W środę zarząd Mediatela, kontrolowanego przez Hawe (ma w nim 99,7 proc. akcji), do którego należy bezpośrednio Hawe Telekom, ogłosił zwołanie nadzwyczajnego walnego zgromadzenia, które ma zdecydować o obniżeniu wartości nominalnej akcji o połowę przy jednoczesnym przeprowadzeniu jednej lub dwóch emisji nowych papierów bez prawa poboru.

— ARP konsekwentnie dąży do zlikwidowania spółki i przejęcia jej przedsiębiorstwa. Nie wspiera w żaden sposób procesu restrukturyzacji. Mówiąc wprost — mamy do czynienia z próbą wrogiego przejęcia spółki i jej największego majątku, czyli sieci światłowodowej. Dlatego konieczne jest przeprowadzenie restrukturyzacji zadłużenia grupy z wykorzystaniem instrumentów kapitałowych — uważa Paweł Paluchowski, prezes Mediatela i Hawe.
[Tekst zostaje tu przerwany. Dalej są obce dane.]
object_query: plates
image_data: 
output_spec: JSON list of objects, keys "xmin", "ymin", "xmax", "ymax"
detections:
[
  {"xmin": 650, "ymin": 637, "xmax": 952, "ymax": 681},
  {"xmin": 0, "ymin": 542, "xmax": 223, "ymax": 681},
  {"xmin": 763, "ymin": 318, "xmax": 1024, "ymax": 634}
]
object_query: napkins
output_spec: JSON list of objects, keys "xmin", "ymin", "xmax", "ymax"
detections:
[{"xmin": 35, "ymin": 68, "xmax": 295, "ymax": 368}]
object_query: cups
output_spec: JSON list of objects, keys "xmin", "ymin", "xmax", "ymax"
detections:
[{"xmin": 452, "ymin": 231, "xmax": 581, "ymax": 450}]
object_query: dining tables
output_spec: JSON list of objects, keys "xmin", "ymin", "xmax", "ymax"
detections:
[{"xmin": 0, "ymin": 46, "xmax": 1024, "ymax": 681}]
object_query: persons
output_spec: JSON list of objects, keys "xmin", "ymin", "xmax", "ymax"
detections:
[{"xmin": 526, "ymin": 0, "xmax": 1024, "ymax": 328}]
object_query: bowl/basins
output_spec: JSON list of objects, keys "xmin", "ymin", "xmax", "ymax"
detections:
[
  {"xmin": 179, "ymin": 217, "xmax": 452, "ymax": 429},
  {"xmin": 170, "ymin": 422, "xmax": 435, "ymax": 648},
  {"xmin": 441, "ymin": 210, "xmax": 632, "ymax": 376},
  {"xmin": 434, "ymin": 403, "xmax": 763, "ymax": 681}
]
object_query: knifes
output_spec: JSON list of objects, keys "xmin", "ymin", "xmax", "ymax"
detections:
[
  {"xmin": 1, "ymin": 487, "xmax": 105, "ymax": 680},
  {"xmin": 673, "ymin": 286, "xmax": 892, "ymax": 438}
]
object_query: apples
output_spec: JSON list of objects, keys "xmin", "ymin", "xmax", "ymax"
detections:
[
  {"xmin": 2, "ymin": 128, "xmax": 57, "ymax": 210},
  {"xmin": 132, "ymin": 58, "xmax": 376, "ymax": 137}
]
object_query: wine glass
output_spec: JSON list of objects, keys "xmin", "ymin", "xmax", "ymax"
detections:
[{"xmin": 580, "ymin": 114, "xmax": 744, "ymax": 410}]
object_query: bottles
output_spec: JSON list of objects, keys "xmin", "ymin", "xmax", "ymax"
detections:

Przedstawiciele ARP, której Hawe Telekom jest winne 80 mln zł, uważają, że spółka próbuje wprowadzić w błąd rynek. „Wszystkie zarzuty są nieprawdziwe i wprowadzają w błąd uczestników rynku. Naruszają również przepisy dotyczące publikacji informacji poufnych i w związku z tym ARP skieruje sprawę Komisji Nadzoru Finansowego” — napisała agencja w stanowisku przesłanym do mediów.

ARP podkreśla, że całkowitą odpowiedzialność za niewypłacalność grupy Hawe ponoszą członkowie jej władz. Negatywnie ocenia zwołanie walnego zgromadzenia i projekt uchwał o emisji akcji. Co ważne, nie jest do końca jasne, kto na walnym zgromadzeniu Mediatela będzie mógł przegłosować uchwały. 99,7 proc. akcji spółki należy do Hawe, ale ARP stoi na stanowisku, że zarząd tej spółki (tożsamy z zarządem Mediatela) nie może wykonywać prawa głosu.

„ARP zakładając możliwość podejmowania działań na niekorzyść spółki przez zarząd Hawe i mając świadomość kwestionowania uprawnień korporacyjnych zarządcy postępowania sanacyjnego Wojciecha Makucia przez zarząd już w październiku 2016 r. wystąpiła do sądu upadłościowego o określenie zakresu jego uprawnień. Z treści uzasadnienia jednoznacznie wynika, że to zarządca Wojciech Makuć wykonuje prawo głosu na walnym zgromadzeniu Mediatela ”.